• _Exercise instructions_:
Search term "States": copy each line of the data containing it.

• _Exercise data_:
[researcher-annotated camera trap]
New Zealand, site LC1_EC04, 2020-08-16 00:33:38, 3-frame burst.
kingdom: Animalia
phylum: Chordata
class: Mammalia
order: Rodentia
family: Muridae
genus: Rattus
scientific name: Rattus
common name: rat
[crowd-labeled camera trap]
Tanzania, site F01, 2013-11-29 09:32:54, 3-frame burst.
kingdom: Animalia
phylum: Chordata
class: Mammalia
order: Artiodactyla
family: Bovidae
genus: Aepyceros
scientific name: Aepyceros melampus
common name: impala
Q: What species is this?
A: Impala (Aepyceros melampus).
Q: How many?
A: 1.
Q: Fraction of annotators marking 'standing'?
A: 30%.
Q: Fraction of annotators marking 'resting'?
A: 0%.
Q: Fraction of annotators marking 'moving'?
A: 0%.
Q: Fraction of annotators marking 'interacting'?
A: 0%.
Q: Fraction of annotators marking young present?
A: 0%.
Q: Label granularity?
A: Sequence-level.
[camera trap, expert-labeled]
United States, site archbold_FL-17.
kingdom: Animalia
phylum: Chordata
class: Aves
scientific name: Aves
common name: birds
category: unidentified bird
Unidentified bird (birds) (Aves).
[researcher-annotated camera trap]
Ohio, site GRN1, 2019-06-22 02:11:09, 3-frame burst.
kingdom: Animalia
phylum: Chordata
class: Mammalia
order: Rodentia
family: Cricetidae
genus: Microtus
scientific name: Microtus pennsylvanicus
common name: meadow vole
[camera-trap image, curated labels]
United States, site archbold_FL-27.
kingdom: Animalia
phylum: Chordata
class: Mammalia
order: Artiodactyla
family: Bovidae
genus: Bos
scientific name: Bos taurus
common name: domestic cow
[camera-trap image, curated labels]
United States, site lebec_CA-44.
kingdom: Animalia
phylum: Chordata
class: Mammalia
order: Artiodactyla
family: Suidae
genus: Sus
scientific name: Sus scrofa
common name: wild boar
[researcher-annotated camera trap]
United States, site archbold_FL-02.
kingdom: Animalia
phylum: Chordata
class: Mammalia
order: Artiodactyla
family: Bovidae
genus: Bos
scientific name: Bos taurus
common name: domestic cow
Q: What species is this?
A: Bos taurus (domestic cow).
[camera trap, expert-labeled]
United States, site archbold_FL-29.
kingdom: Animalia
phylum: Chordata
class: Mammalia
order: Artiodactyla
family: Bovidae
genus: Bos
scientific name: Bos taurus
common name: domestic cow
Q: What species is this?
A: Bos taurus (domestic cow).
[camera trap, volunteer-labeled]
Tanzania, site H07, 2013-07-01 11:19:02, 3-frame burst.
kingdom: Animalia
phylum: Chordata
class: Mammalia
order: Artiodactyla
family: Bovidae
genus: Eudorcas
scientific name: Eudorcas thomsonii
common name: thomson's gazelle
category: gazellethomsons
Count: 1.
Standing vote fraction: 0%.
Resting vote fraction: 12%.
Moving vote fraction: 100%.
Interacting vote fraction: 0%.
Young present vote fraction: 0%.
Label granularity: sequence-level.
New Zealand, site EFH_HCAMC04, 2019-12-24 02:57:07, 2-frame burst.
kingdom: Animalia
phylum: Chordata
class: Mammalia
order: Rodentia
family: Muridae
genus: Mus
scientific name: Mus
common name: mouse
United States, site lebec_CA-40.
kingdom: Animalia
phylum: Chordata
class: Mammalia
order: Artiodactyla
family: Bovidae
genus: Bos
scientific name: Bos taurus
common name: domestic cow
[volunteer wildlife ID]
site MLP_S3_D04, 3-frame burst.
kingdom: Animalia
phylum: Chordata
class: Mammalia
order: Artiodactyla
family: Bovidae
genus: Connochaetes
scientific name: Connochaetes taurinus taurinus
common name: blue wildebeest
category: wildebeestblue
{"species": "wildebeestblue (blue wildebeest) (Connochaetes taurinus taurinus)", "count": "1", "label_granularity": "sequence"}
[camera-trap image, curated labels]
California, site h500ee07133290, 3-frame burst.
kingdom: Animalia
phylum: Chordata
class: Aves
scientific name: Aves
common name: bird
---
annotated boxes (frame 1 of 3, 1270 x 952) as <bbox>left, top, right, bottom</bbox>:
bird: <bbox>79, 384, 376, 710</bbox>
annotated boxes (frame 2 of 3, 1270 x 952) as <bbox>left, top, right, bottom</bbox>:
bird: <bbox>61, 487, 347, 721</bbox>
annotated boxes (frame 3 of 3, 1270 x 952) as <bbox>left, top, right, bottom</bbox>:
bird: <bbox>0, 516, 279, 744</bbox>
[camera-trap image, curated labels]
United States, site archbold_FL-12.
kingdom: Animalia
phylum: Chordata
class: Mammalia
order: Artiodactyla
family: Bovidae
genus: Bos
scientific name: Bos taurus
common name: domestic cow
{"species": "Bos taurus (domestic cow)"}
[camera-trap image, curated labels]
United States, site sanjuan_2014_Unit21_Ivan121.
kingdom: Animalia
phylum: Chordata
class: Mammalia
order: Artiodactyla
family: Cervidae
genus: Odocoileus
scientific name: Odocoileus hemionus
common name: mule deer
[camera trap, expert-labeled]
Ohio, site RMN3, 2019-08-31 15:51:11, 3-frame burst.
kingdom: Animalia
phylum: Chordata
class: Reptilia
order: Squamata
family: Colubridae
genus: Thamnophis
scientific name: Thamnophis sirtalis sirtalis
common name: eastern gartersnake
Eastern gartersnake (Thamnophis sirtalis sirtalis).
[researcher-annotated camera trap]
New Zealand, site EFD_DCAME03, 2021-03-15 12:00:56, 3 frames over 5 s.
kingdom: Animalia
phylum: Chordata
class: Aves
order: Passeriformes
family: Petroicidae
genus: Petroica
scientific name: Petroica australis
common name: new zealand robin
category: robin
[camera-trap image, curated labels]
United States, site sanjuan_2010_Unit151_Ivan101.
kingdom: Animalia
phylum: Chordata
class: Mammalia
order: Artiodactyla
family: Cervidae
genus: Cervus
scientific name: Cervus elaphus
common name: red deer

• _Response area_:
United States, site archbold_FL-17.
United States, site archbold_FL-27.
United States, site lebec_CA-44.
United States, site archbold_FL-02.
United States, site archbold_FL-29.
United States, site lebec_CA-40.
United States, site archbold_FL-12.
United States, site sanjuan_2014_Unit21_Ivan121.
United States, site sanjuan_2010_Unit151_Ivan101.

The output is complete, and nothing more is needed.